A key objective of the research described in this report, like the original analyses that were described earlier, is to explore whether and how program impacts are affected by various program, participant, or site characteristics. To determine how robust our conclusions are, we subject much of our statistical analysis to sensitivity tests. These tests will be described when they are presented.
Our previous analysis was limited to program impacts among one-parent families. In this report, we examine program impacts on two-parent families, as well as those on one-parent families. Only two measures of program impacts – earnings and the percentage of program group members receiving AFDC – were examined in our earlier research. In addition to utilizing the updated and expanded database to re-examine program impacts on earnings and AFDC receipt, the research presented in this report includes an analysis of additional measures of program effects including impacts on employment status and the amount of AFDC benefits received. The estimates of net program benefits, which were obtained from the cost-benefit analyses that were part of many (but not all) of the welfare-to-work evaluations listed in Table 1, are also examined. In addition, an analysis is conducted of the various measures of the effects of welfare-to-work programs on child well-being, which, as previously mentioned, have been added to the database.
The database contains up to 20 calendar quarters of impact estimates for the evaluated programs (although fewer quarters of estimates were available from many evaluations). Using these estimates, we examine how the impacts of welfare-to-work programs vary over time. The additional data allow for a longer-term follow-up of impacts. As previously mentioned, we also explored this issue in our earlier research. However, the updated database contains substantial numbers of additional quarters of measured impacts, especially from the later calendar quarters, that were not previously available to us, permitting somewhat more precise estimates of how program effects change over time.
Current understanding of what constitutes a “successful” welfare-to-work program or a “failed” one is mainly based on simple comparisons of the impacts of selected welfare-to-work programs that rarely attempt to standardize for differences in participant or site characteristics that exist across programs.

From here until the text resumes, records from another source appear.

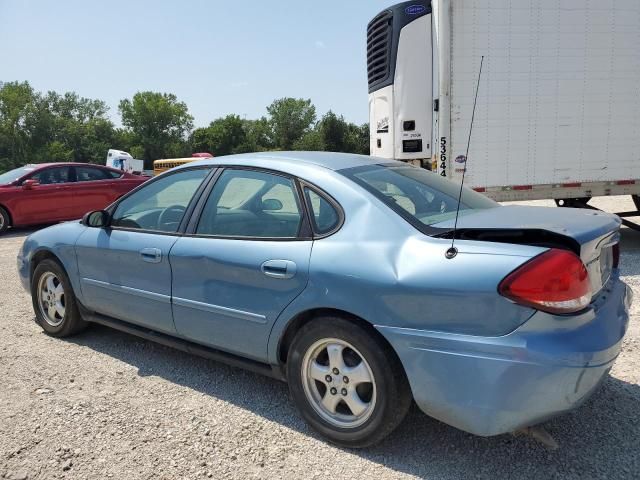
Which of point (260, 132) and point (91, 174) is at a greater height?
point (260, 132)

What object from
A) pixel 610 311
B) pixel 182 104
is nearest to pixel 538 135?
pixel 610 311

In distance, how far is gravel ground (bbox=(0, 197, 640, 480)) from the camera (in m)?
2.58

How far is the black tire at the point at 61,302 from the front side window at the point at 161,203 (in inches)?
30.1

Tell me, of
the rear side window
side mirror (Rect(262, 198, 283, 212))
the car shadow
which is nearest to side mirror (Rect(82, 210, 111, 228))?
the car shadow

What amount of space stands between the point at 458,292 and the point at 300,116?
97.7m

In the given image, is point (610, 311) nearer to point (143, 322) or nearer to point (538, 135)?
point (143, 322)

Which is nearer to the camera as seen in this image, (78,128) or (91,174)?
(91,174)

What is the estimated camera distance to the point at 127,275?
3.68 metres

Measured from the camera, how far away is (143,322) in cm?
369

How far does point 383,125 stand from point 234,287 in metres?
5.97

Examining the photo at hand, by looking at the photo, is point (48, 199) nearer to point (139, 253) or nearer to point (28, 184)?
point (28, 184)

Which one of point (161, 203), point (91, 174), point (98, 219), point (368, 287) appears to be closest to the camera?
point (368, 287)

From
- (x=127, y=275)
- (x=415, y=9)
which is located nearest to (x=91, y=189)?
(x=415, y=9)

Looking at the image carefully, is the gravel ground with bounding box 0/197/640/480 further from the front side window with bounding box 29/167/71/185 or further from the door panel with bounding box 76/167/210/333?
the front side window with bounding box 29/167/71/185
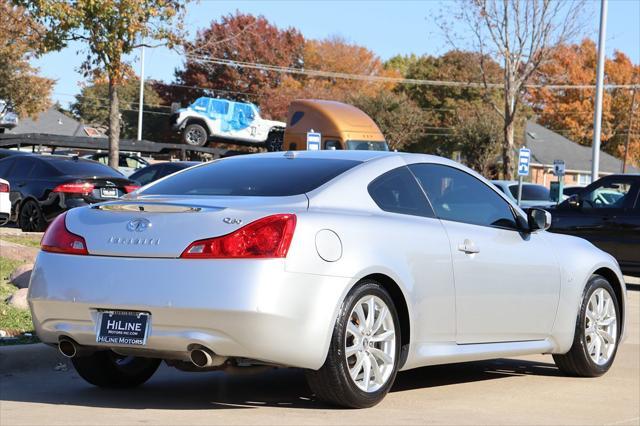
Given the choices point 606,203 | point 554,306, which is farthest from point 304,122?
point 554,306

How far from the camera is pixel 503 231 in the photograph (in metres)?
7.65

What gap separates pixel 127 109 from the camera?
92.2m

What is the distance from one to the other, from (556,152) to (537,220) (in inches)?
2874

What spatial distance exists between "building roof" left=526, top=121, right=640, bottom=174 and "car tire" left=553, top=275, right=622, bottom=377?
69462 millimetres

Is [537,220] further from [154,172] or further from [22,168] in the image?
[154,172]

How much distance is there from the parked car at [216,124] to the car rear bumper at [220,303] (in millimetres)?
41177

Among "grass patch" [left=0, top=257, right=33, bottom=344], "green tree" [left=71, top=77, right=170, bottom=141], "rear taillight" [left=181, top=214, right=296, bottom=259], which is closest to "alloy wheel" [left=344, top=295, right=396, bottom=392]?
"rear taillight" [left=181, top=214, right=296, bottom=259]

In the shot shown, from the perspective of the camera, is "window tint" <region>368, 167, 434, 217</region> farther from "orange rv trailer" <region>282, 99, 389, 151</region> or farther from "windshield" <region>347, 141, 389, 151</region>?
"windshield" <region>347, 141, 389, 151</region>

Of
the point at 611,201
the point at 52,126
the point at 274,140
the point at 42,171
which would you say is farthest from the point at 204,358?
the point at 52,126

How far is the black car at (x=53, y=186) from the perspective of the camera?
1917cm

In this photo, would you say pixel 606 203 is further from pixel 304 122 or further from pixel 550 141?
pixel 550 141

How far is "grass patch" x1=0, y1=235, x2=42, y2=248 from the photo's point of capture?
16.5 m

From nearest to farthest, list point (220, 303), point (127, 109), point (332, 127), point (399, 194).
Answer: point (220, 303), point (399, 194), point (332, 127), point (127, 109)

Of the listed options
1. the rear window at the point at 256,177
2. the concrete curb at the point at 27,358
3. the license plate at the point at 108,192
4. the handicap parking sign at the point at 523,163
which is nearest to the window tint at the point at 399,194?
the rear window at the point at 256,177
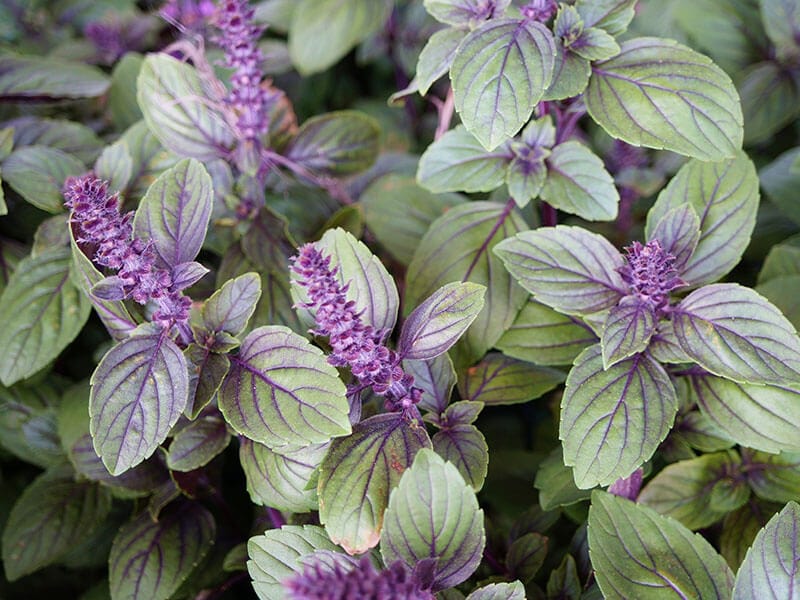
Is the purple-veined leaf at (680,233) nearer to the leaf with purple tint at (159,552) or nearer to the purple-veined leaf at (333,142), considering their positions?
the purple-veined leaf at (333,142)

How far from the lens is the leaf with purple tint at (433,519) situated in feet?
2.56

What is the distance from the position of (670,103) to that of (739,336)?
29 centimetres

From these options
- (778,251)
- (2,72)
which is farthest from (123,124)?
(778,251)

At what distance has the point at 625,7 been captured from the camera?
3.30 ft

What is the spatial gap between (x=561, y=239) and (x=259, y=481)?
48 cm

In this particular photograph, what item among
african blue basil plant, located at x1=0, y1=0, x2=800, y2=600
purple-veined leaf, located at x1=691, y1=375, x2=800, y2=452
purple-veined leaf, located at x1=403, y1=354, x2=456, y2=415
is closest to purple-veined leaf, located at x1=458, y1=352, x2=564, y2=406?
african blue basil plant, located at x1=0, y1=0, x2=800, y2=600

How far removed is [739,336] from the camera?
0.91 m

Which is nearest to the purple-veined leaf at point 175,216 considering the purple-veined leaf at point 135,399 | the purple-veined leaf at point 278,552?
the purple-veined leaf at point 135,399

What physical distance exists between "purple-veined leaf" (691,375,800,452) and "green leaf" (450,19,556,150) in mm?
424

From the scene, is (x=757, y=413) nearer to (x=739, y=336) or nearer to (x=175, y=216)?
(x=739, y=336)

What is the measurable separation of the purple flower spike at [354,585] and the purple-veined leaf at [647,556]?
0.90 ft

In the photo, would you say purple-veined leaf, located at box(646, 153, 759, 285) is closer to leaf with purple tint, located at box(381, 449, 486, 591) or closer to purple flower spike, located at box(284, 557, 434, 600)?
leaf with purple tint, located at box(381, 449, 486, 591)

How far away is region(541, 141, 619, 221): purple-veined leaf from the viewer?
1.05 m

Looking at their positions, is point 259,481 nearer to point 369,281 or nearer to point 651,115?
point 369,281
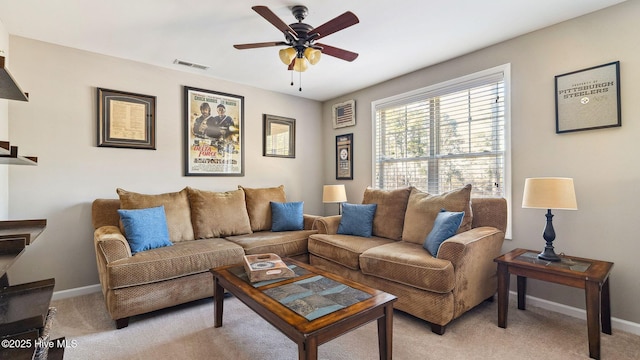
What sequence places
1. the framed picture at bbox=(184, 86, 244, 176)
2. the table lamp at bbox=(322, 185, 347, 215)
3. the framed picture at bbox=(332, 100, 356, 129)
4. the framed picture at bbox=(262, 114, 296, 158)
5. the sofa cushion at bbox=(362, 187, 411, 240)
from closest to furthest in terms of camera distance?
the sofa cushion at bbox=(362, 187, 411, 240)
the framed picture at bbox=(184, 86, 244, 176)
the table lamp at bbox=(322, 185, 347, 215)
the framed picture at bbox=(262, 114, 296, 158)
the framed picture at bbox=(332, 100, 356, 129)

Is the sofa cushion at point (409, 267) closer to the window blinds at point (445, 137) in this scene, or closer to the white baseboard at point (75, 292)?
the window blinds at point (445, 137)

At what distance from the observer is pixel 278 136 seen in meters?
4.40

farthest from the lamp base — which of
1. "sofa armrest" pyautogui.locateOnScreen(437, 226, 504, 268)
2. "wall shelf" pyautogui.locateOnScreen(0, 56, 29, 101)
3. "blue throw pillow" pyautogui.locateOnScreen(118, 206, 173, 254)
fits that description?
"blue throw pillow" pyautogui.locateOnScreen(118, 206, 173, 254)

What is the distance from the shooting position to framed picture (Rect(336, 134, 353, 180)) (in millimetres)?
4434

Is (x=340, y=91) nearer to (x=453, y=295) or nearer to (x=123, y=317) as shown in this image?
(x=453, y=295)

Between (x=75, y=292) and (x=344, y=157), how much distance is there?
3489 mm

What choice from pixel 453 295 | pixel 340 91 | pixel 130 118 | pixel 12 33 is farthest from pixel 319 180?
pixel 12 33

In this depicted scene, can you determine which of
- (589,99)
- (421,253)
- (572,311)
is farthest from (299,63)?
(572,311)

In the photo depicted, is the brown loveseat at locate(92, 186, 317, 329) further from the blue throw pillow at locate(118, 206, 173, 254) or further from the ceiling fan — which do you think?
the ceiling fan

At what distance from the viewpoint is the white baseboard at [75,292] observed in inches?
112

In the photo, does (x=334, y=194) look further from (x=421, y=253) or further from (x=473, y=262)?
(x=473, y=262)

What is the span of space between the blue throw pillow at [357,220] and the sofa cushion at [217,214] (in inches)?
44.8

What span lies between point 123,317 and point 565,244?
11.7 ft

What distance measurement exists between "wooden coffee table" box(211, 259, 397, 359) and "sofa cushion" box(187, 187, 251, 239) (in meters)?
1.27
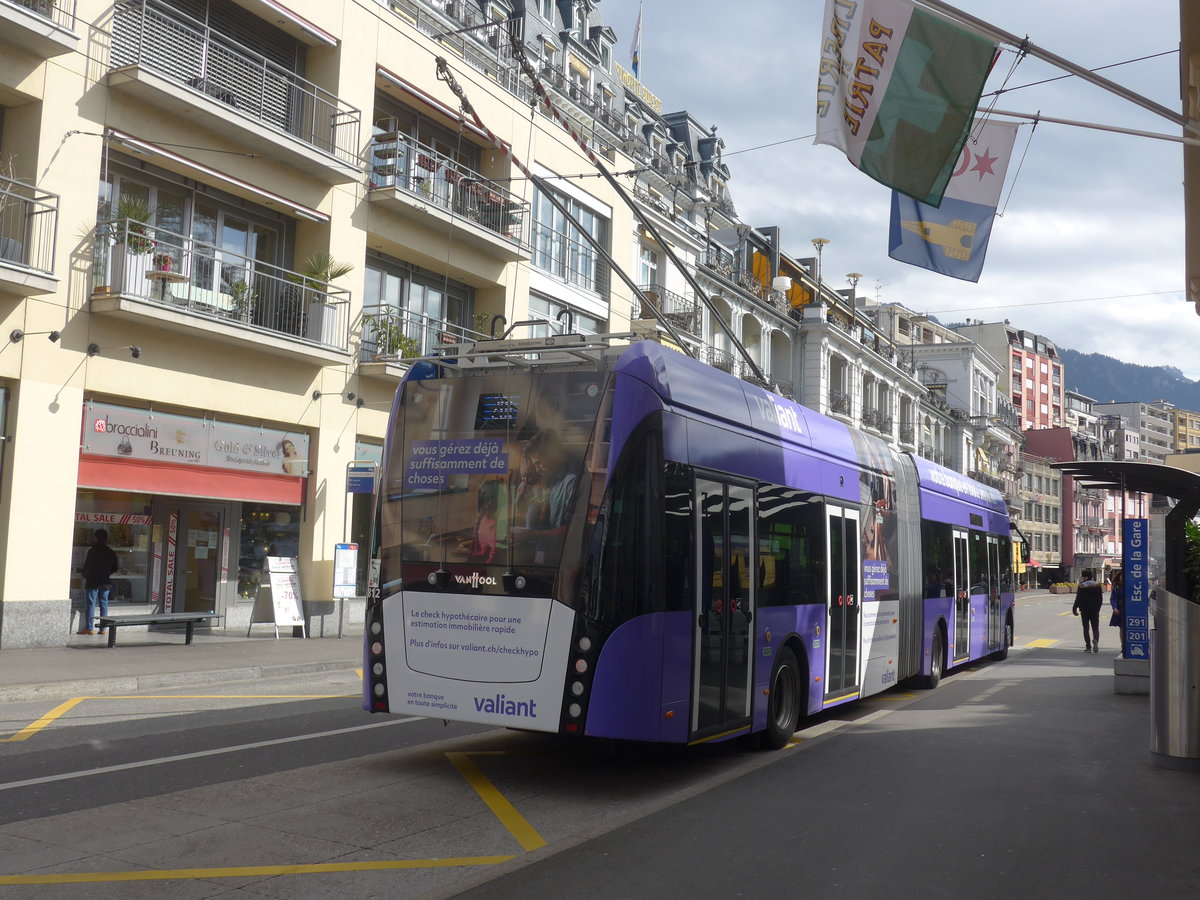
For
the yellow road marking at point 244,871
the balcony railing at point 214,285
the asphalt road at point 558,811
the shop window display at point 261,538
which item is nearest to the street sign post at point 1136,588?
the asphalt road at point 558,811

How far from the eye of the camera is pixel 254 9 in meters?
20.8

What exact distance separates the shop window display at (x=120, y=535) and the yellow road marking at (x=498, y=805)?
11639mm

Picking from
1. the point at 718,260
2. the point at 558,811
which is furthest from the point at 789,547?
the point at 718,260

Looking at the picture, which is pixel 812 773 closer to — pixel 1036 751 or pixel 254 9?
pixel 1036 751

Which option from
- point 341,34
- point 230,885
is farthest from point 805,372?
point 230,885

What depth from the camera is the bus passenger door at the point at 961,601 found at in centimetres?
1705

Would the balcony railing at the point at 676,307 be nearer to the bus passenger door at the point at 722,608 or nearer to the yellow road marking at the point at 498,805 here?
the bus passenger door at the point at 722,608

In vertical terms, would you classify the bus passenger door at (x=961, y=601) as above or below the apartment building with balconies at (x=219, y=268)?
below

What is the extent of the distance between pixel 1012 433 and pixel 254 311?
8559 cm

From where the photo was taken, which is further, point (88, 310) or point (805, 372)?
point (805, 372)

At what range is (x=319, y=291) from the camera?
22031 mm

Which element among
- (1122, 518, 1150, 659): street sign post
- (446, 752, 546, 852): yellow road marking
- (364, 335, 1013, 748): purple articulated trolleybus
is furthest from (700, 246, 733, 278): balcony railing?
(446, 752, 546, 852): yellow road marking

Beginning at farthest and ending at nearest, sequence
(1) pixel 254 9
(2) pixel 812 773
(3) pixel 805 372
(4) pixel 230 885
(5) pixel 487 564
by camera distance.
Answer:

In this report, we attempt to identify especially successful and unsuccessful programs after controlling for the effects of measurable program features and target group and site characteristics. The objective of this analysis is to identify welfare-to-work programs that are highly successful or unsuccessful ceteris paribus . In other words, the goal is to distinguish programs that still record positive or negative impacts even after accounting for factors that might be expected to increase or decrease impacts, such as a program design, and advantageous or disadvantageous labor market conditions and target group characteristics. Once identified, one can speculate as to what accounts for the remaining over- or underperformance of these programs.
It has been recognized that welfare reform and welfare-to-work programs might affect different population subgroups differentially (Walters, 2001). Thus, a few studies have begun to explore the effects of, for example, different amounts of education or differences in ethnic origin on program impacts (Michalopoulos, et al., 2000 and Harknett, 2001). In this report, we add to this research by presenting comparisons of the separate impact estimates for sub-groups contained in the database.